SUPPLIED TEXT:
# what is the difference please???



## Brother John (Feb 13, 2003)

What is the difference between these:
Aikido
Aikijutsu
Jujutsu

Thanks
Your Brother
John


----------



## J-kid (Feb 13, 2003)

Aikido is like breaking the wrist type of stuff,

Jujitsu jujutsu or jijutsu  is a type of ground fighting where they use alot of joint locks and chocks.
Not to mention takedowns/throws.


----------



## Brother John (Feb 14, 2003)

What's the difference between 
Aikido & Aikijutsu
?


----------



## Kempojujutsu (Feb 14, 2003)

Aikijutsu is the mother Art of all jujutsu arts. This was the art of the samurai. The man who developed Aikido (Morihei Ueshiba) was a black belt in Aikijutsu. Alot of the movements are similar but religon play a big part in Ueshiba's Aikido. Not all jujutsu arts are the same. Some specialize in different area's. There probably more than 500 different styles of jutsu arts.
Bob  :asian:


----------



## Brother John (Feb 14, 2003)

Thanks Bob-
I didn't know that Jujutsu was younger than Aikijutsu. 
Isn't it also true that O'Sensei's extensive work in Kenjutsu had a profound effect on the foot & hand work w/in Aikido?

Your Brother
John


----------



## Kempojujutsu (Feb 14, 2003)

Aikijutsu is based off defending against the sword. So you think he had some Kenjutsu training. I have the book on Budo teaching os the founder of Aikido, that his son Kisshomaru wrote. It has been awhile since I have read it.
Bob:asian:


----------



## J-kid (Feb 14, 2003)

no, Jujutsu is the mother. 

I believe you are a little bit confused.


----------



## Kempojujutsu (Feb 14, 2003)

Better go read some info on Aikijutsu.
Bob:asian:


----------



## Shinobi (Feb 15, 2003)

Speaking of which, can you name some books on Aikijutsu and Aikido I could read? I would really appeciate it. :asian:


----------



## Kempojujutsu (Feb 15, 2003)

There are not too many books on Aikijutsu out there. I have seen one at most of the book stores, but it was pretty thin and did,t have much to it. On aikido there are several I have seen.

The Sphere of Aikido-A very thick book has a lot of cool drawings of the movements being done. The book I seen had a hard cover so it was pricey, $35 at less or more. 

Morihei Ueshiba Budo Teachings of the Founder of Aikido-This book I do have. Most of pictures are of Ueshiba in it doing different techniques. Has history of Aikido in it. Has 131 pages, hard cover book. Cost $19.00
Bob  :asian:


----------



## Shinobi (Feb 15, 2003)

Right on. Thanks Bob. 

:asian:


----------



## brothershaw (Feb 22, 2003)

INPUT:
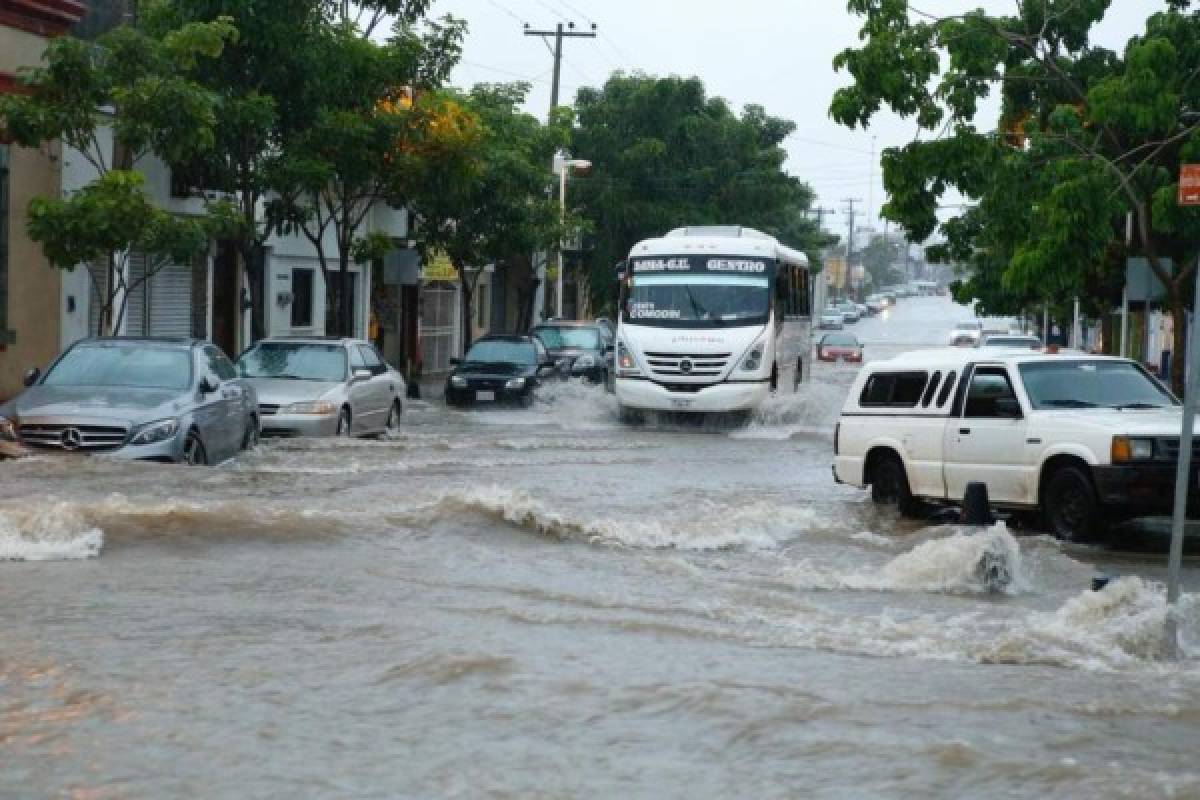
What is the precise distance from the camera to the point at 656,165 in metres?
61.1

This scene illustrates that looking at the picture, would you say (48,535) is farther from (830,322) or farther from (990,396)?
(830,322)

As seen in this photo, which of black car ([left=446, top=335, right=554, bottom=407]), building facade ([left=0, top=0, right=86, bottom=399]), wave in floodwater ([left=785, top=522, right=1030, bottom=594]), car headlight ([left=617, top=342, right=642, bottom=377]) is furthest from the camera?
black car ([left=446, top=335, right=554, bottom=407])

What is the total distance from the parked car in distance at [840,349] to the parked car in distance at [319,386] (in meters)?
48.0

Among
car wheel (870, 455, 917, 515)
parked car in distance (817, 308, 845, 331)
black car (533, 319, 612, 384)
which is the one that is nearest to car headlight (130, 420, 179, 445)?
car wheel (870, 455, 917, 515)

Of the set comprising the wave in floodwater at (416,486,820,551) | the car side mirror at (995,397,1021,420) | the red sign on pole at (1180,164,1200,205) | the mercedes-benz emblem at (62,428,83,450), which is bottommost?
the wave in floodwater at (416,486,820,551)

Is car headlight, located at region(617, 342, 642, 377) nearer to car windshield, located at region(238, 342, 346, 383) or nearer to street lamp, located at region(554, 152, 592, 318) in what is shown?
car windshield, located at region(238, 342, 346, 383)

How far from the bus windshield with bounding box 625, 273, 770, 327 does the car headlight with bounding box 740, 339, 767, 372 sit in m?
0.59

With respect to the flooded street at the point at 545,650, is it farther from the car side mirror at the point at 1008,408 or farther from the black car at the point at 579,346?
the black car at the point at 579,346

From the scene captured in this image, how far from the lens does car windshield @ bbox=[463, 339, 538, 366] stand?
115 ft

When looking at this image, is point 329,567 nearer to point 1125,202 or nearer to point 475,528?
point 475,528

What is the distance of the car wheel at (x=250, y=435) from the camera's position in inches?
787

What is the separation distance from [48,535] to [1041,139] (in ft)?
44.5

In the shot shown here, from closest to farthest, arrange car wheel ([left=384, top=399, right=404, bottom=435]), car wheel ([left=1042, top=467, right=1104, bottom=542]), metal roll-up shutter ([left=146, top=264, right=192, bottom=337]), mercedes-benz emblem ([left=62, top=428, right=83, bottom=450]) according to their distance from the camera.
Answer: car wheel ([left=1042, top=467, right=1104, bottom=542])
mercedes-benz emblem ([left=62, top=428, right=83, bottom=450])
car wheel ([left=384, top=399, right=404, bottom=435])
metal roll-up shutter ([left=146, top=264, right=192, bottom=337])

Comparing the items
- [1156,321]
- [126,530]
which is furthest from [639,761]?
[1156,321]
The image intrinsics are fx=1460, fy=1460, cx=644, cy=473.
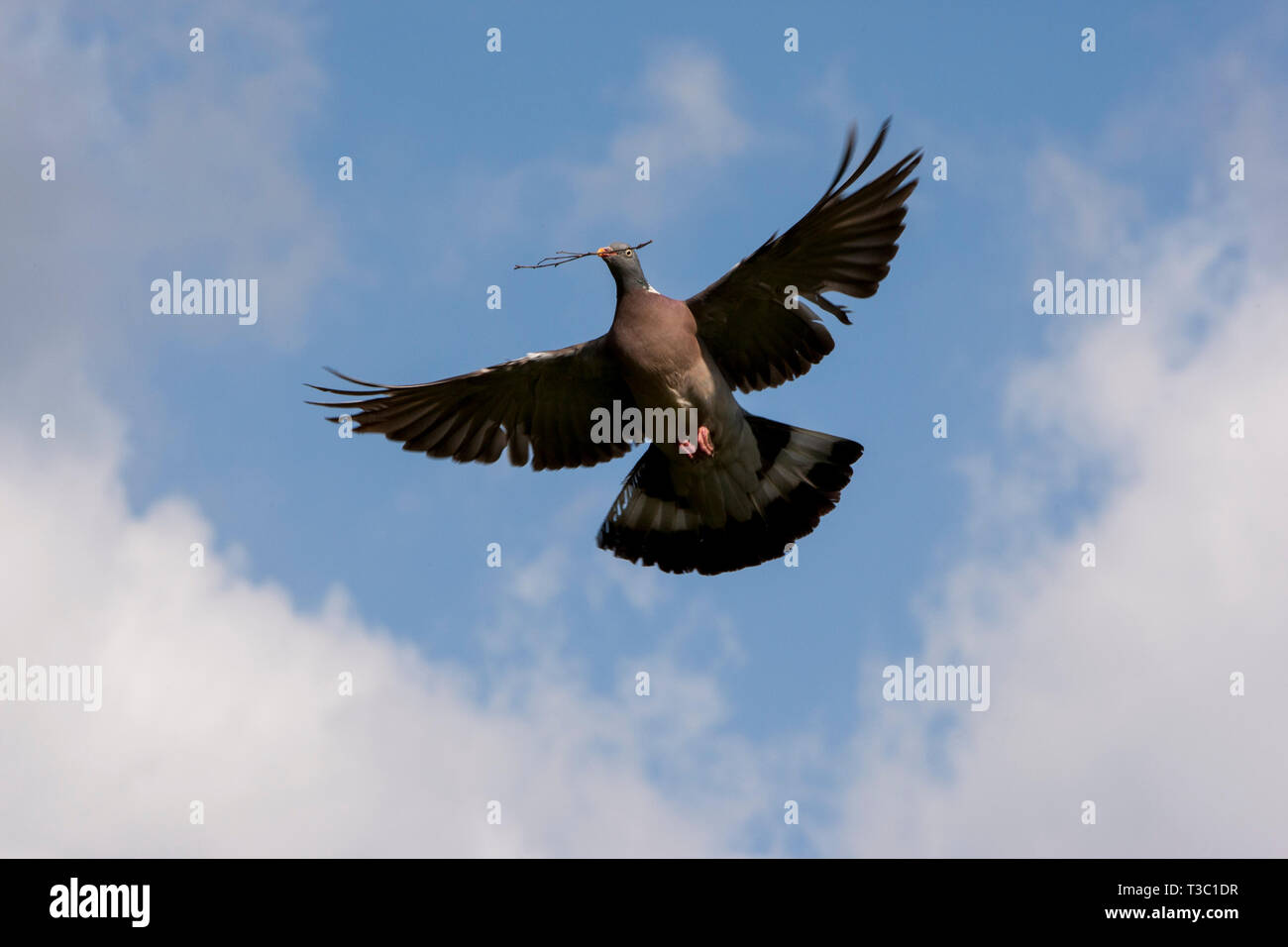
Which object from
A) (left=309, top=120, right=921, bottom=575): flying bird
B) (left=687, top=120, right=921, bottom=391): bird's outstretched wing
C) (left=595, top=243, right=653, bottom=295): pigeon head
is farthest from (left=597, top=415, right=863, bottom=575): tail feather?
(left=595, top=243, right=653, bottom=295): pigeon head

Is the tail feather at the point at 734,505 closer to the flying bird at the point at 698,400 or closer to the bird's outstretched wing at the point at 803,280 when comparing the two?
the flying bird at the point at 698,400

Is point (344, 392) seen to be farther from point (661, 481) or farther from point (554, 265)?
point (661, 481)

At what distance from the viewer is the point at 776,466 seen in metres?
11.6

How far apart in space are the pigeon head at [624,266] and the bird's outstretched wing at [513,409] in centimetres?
48

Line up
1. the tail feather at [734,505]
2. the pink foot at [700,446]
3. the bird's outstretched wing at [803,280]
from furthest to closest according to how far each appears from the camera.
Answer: the tail feather at [734,505]
the pink foot at [700,446]
the bird's outstretched wing at [803,280]

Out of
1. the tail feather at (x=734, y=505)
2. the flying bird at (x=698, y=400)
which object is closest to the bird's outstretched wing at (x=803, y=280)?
the flying bird at (x=698, y=400)

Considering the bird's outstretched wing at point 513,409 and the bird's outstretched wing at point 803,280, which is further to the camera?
the bird's outstretched wing at point 513,409

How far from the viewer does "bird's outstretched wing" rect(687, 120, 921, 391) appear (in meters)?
10.5

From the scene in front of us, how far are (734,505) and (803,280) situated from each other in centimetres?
188

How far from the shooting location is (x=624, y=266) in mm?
11203

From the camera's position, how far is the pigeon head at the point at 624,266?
11188mm

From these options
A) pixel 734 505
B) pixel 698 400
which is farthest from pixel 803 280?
pixel 734 505

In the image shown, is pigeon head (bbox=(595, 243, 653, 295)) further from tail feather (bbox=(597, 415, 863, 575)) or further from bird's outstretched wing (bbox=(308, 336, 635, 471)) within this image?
tail feather (bbox=(597, 415, 863, 575))

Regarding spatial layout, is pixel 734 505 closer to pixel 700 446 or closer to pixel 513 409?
pixel 700 446
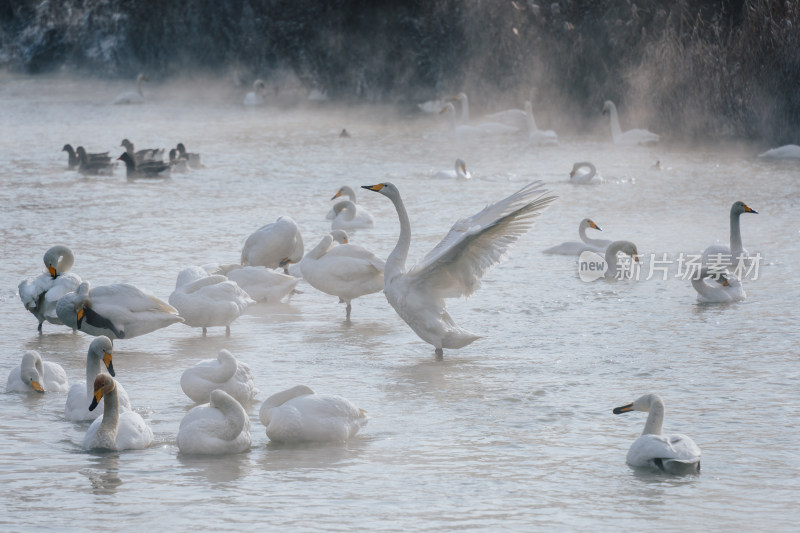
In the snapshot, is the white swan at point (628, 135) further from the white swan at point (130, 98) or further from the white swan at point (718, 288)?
the white swan at point (130, 98)

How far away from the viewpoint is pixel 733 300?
1082cm

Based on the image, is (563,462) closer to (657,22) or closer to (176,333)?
(176,333)

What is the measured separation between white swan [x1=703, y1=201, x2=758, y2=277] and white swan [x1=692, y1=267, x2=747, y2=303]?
0.55 meters

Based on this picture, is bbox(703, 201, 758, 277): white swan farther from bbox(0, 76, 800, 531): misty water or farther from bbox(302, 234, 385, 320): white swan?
bbox(302, 234, 385, 320): white swan

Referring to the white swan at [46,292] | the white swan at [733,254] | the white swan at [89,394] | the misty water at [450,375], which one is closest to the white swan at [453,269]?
the misty water at [450,375]

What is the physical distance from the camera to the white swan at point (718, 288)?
35.3ft

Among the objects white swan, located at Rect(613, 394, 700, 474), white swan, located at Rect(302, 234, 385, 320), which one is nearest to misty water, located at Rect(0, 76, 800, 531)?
white swan, located at Rect(613, 394, 700, 474)

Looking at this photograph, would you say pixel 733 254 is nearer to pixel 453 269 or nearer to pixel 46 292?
pixel 453 269

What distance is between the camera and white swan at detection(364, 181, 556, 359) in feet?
28.5

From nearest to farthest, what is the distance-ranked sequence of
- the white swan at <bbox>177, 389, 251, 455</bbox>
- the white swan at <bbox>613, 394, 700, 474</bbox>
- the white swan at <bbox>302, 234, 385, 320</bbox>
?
the white swan at <bbox>613, 394, 700, 474</bbox> < the white swan at <bbox>177, 389, 251, 455</bbox> < the white swan at <bbox>302, 234, 385, 320</bbox>

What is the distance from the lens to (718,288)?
425 inches

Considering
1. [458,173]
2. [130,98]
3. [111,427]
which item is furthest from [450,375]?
[130,98]

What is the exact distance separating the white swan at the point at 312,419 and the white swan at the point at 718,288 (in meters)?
4.93

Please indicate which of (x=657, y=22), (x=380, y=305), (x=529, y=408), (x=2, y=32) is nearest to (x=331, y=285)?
(x=380, y=305)
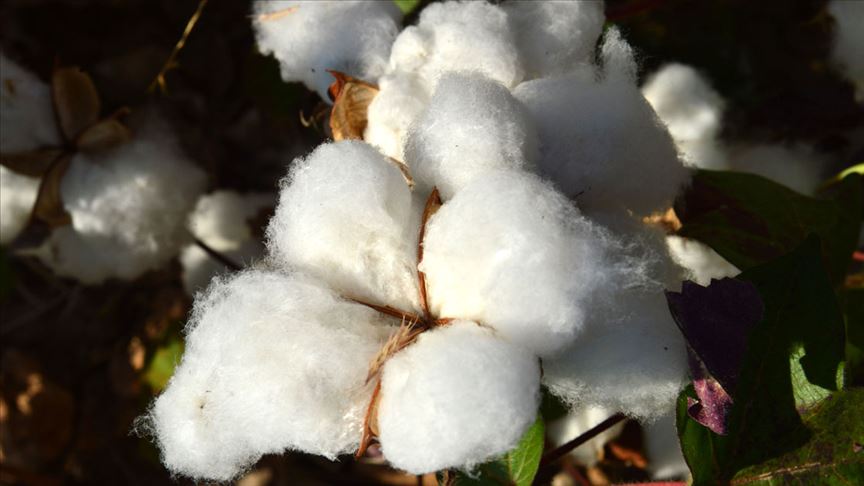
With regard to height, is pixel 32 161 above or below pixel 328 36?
Result: below

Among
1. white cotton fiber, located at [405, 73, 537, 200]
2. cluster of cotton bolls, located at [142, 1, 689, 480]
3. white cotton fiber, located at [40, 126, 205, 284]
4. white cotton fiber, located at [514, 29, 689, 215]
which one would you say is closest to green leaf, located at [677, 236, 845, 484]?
cluster of cotton bolls, located at [142, 1, 689, 480]

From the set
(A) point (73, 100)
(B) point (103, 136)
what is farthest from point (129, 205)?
(A) point (73, 100)

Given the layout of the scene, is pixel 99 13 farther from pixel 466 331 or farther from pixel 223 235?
A: pixel 466 331

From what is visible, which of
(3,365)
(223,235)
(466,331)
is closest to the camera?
(466,331)

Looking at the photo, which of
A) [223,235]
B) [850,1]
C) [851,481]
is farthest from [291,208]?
[850,1]

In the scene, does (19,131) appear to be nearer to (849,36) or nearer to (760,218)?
(760,218)

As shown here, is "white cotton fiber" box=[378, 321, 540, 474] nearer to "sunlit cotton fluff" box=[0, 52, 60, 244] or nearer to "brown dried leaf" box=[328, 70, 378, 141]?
"brown dried leaf" box=[328, 70, 378, 141]
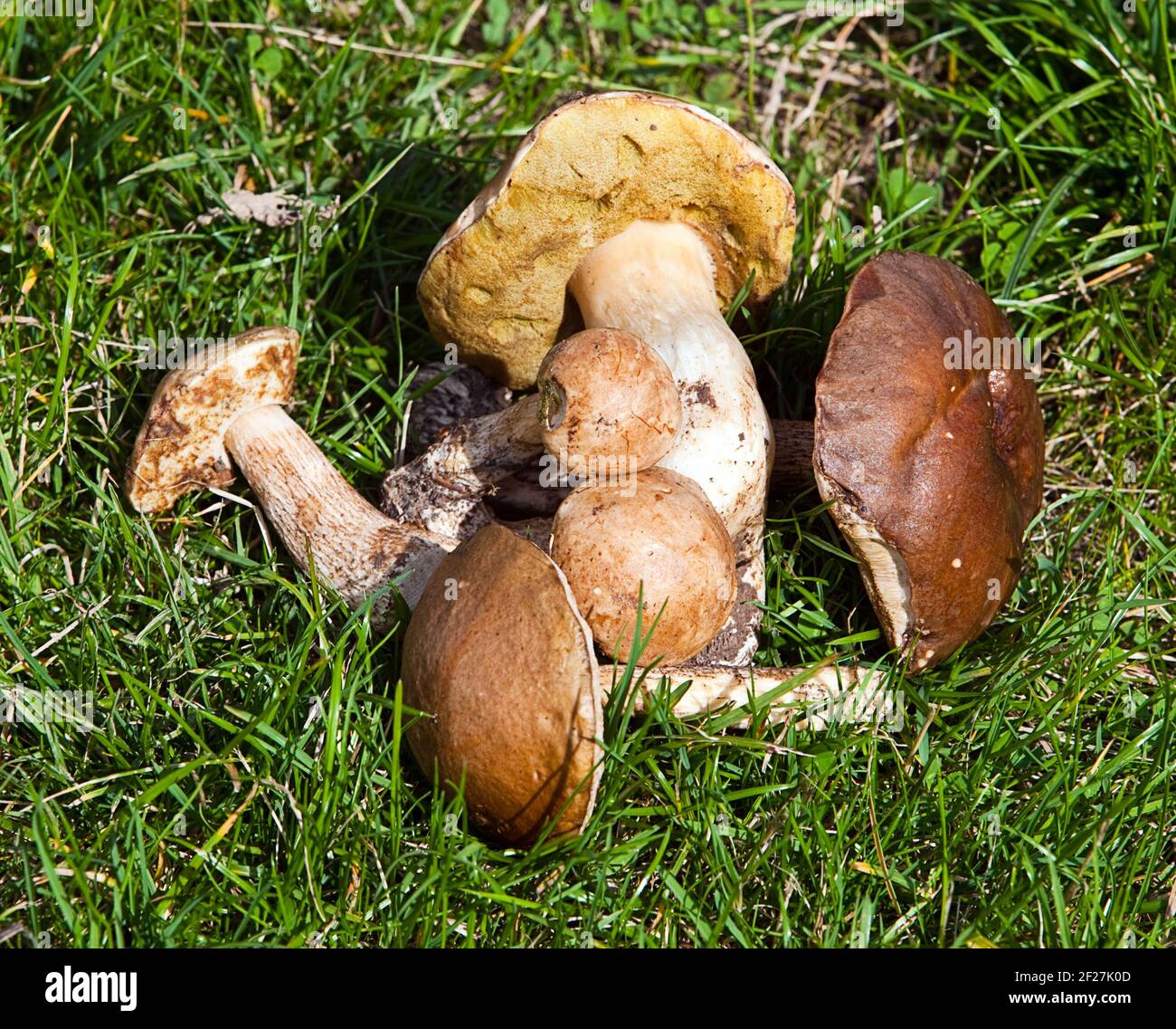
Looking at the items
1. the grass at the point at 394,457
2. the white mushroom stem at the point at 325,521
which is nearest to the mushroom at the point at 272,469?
the white mushroom stem at the point at 325,521

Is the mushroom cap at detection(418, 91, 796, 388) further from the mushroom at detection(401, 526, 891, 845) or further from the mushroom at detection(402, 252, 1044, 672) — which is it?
the mushroom at detection(401, 526, 891, 845)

JOB 1: Sum up the forum thread in two sentences.
JOB 2: In the listing, extract the stretch from the line containing "Is the mushroom" through the end of the listing, both ends included.
The forum thread and the listing have nothing to do with each other.

TASK SOLUTION 1: A forum member asks how Aikido, Aikijutsu and Jujutsu differ, and one reply describes Jujutsu as ground fighting with many joint locks, chokes and throws, while another calls Aikijutsu, the art of the samurai, the mother of all jujutsu arts and notes that Aikido's founder, Morihei Ueshiba, held a black belt in it. A poster disagrees and calls Jujutsu the mother instead, and the thread later suggests Aikido books such as The Sphere of Aikido and Morihei Ueshiba Budo Teachings of the Founder of Aikido.

TASK SOLUTION 2:
Is the mushroom cap at detection(418, 91, 796, 388) further from the mushroom at detection(401, 526, 891, 845) or further from the mushroom at detection(402, 252, 1044, 672) — which is it?
the mushroom at detection(401, 526, 891, 845)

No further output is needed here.